### [Passage provided]

Context- A five-judge Constitution Bench headed by Chief Justice of India (CJI) D Y Chandrachud on Tuesday (October 17) unanimously declined to recognise same-sex marriages. The Bench, also comprising Justices Sanjay Kishan Kaul, Ravindra Bhat, Hima Kohli, and P S Narasimha, in a 3-2 majority verdict, also declined to allow civil unions for non-heterosexual couples.

(Credits- scobserver.in)

Here are five key takeaways from the verdict:

ONE

  • All five judges on the Bench, including the CJI and Justice Kaul, who batted for civil unions, agreed that there is no fundamental right to marry under the Constitution.

TWO

  • All five judges also unanimously agreed that it is not possible to tweak the Special Marriage Act, 1954 by using gender neutral language to allow same-sex marriage.
  • The petitioners had asked the SC to interpret the word marriage as between “spouses” instead of “man and woman”. Alternatively, the petitioners had asked for striking down provisions of the SMA that are gender-restrictive.
  • CJI Chandrachud said striking down the SMA provisions would jeopardise the legal framework for interfaith and inter-caste couples. He added that interpreting the SMA in a gender neutral way would amount to “judicial lawmaking”, which would violate the doctrine of separation of powers.

THREE

  • Four of the five judges — CJI Chandrachud, Justice Kaul, Justice Bhat, and Justice Narasimha — wrote individual opinions. Justice Bhat, Justice Kohli (who concurred with Justice Bhat), and Justice Narasimha formed the majority, while the CJI and Justice Kaul wrote minority opinions in favour of extending civil union to same-sex couples.

### [Record extracts]
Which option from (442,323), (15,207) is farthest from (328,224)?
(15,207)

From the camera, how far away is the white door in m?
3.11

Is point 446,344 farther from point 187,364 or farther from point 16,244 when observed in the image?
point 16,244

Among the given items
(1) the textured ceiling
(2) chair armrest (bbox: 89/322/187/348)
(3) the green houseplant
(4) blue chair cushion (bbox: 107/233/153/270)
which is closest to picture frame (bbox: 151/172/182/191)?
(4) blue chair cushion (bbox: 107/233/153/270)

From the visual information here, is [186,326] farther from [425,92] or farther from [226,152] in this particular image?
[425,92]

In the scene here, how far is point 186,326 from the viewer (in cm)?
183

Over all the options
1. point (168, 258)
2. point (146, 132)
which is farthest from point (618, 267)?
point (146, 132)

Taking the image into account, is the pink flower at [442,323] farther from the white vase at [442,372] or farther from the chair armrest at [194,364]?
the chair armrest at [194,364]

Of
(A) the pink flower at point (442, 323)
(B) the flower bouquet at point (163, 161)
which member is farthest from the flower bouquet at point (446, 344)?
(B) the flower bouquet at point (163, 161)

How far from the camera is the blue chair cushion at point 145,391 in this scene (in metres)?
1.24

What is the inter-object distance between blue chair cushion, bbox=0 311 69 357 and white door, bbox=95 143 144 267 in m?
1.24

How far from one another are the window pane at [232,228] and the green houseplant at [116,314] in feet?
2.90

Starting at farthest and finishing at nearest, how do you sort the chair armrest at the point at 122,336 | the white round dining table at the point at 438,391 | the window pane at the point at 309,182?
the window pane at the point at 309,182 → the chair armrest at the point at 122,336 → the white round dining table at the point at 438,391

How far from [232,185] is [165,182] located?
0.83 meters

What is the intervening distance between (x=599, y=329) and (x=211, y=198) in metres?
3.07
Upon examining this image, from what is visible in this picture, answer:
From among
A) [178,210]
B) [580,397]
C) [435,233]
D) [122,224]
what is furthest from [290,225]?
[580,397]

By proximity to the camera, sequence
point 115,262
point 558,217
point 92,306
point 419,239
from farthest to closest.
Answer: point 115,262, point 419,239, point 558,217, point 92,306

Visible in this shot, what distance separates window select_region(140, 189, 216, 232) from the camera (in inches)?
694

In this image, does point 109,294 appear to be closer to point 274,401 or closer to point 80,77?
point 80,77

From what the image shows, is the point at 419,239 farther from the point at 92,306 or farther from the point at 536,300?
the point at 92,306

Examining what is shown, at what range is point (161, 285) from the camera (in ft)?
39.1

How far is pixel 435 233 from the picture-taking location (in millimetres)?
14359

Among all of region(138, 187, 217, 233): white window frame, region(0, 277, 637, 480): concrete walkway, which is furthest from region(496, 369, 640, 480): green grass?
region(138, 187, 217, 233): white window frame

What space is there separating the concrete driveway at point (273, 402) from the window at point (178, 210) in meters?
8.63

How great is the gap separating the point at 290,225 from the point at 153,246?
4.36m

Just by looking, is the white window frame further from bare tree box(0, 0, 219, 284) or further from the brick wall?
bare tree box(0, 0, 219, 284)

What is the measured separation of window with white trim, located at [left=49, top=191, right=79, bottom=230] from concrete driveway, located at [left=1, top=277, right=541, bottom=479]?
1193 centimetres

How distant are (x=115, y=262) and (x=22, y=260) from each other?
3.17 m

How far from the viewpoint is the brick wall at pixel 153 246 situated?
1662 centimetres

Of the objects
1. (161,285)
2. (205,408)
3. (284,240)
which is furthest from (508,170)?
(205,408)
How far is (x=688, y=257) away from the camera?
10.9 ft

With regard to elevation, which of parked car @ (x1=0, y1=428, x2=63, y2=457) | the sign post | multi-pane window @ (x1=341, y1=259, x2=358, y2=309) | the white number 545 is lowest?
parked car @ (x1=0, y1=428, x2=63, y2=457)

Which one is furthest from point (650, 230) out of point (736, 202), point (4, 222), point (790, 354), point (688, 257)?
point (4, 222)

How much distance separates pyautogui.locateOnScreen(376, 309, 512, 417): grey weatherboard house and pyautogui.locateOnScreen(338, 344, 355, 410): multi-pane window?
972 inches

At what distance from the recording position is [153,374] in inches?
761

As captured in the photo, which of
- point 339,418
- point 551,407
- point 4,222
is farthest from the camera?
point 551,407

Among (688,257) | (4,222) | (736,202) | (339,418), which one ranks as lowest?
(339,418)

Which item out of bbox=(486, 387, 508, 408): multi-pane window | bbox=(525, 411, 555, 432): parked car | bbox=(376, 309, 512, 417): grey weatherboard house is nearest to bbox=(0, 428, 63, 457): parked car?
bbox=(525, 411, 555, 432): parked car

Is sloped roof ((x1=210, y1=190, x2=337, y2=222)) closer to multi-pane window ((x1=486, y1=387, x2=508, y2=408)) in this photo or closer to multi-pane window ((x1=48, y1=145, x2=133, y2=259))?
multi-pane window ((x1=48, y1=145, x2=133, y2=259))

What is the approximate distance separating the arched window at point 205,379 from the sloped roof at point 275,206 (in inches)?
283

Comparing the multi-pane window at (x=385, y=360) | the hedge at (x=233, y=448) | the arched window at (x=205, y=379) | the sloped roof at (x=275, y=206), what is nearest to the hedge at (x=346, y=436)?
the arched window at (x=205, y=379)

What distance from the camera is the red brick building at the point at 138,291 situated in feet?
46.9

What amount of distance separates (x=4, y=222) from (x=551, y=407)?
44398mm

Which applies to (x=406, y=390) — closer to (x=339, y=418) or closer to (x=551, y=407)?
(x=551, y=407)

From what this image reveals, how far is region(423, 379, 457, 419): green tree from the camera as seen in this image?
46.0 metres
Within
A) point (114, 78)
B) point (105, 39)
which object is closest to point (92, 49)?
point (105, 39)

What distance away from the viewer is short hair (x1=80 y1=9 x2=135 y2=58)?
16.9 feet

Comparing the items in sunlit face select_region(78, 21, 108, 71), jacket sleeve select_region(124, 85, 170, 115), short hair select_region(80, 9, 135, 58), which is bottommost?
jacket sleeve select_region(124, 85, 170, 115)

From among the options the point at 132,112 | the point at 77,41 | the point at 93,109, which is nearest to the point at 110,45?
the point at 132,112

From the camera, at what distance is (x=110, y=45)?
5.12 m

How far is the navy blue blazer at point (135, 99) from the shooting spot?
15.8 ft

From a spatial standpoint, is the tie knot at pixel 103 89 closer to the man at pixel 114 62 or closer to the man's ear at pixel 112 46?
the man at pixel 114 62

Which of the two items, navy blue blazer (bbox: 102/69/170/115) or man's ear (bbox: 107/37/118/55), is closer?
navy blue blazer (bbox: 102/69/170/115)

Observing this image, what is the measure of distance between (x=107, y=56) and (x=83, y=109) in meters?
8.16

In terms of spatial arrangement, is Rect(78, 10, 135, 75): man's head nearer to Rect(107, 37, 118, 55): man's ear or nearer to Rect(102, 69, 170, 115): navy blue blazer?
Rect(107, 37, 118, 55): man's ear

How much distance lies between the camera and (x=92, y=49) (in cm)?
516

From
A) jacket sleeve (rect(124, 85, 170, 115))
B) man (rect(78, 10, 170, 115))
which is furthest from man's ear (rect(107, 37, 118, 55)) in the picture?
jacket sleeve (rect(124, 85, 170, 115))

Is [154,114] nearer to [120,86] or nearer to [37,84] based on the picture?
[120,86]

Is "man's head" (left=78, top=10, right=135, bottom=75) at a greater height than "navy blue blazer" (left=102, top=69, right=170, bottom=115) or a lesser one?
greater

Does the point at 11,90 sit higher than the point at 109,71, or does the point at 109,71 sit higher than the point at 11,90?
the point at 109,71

### [To do]
In the passage on the same-sex marriage verdict, what reasons did CJI Chandrachud give for rejecting both options the petitioners proposed for the Special Marriage Act? Answer in one to three sentences. Use only the passage when you respond.

### [The solution]
He said that striking down the Act's gender-restrictive provisions would jeopardise the legal framework for interfaith and inter-caste couples. He also said that reading the Act in a gender neutral way would amount to "judicial lawmaking," which would violate the doctrine of separation of powers.